● **The problem**: Transcribe every entry below word for word, but skip the pictures.

---

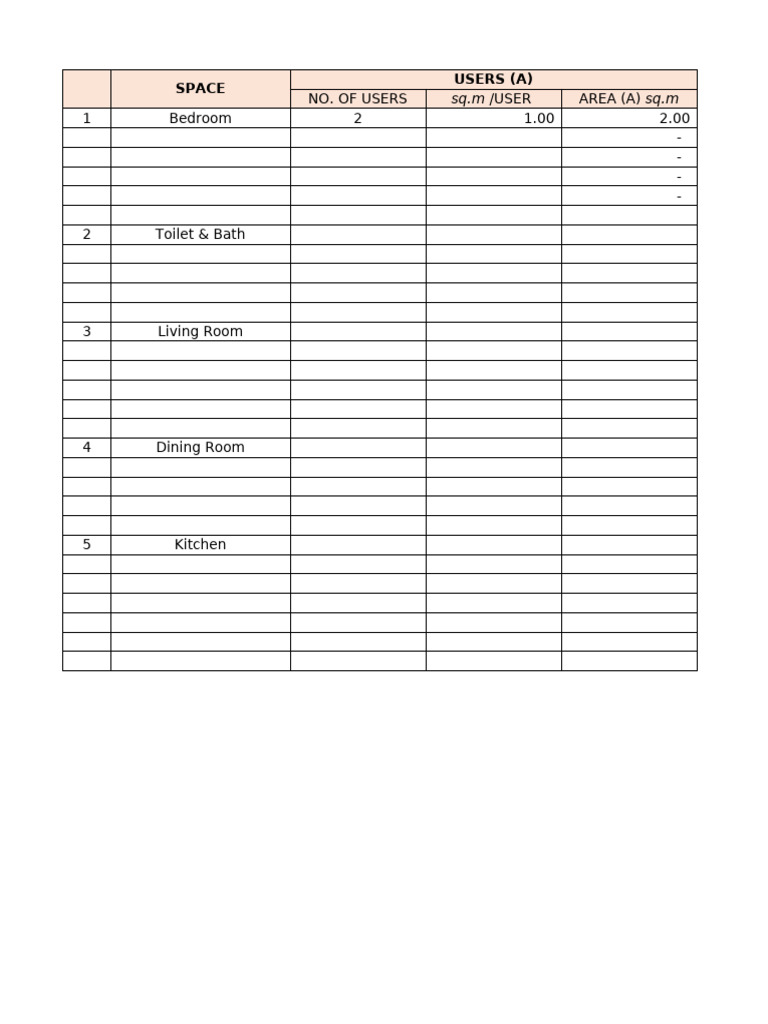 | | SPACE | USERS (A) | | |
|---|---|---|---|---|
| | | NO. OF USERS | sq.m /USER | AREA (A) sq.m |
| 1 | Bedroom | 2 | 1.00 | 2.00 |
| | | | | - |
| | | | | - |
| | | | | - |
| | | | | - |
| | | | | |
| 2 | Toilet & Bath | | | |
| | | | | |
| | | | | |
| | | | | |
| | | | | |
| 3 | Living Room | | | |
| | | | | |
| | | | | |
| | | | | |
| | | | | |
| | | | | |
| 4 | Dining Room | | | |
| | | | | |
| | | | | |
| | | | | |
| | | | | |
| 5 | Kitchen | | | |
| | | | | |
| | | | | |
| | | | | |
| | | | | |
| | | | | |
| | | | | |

---

● **Answer**:
 | | SPACE | USERS (A) | | |
|---|---|---|---|---|
| | | NO. OF USERS | sq.m /USER | AREA (A) sq.m |
| 1 | Bedroom | 2 | 1.00 | 2.00 |
| | | | | - |
| | | | | - |
| | | | | - |
| | | | | - |
| | | | | |
| 2 | Toilet & Bath | | | |
| | | | | |
| | | | | |
| | | | | |
| | | | | |
| 3 | Living Room | | | |
| | | | | |
| | | | | |
| | | | | |
| | | | | |
| | | | | |
| 4 | Dining Room | | | |
| | | | | |
| | | | | |
| | | | | |
| | | | | |
| 5 | Kitchen | | | |
| | | | | |
| | | | | |
| | | | | |
| | | | | |
| | | | | |
| | | | | |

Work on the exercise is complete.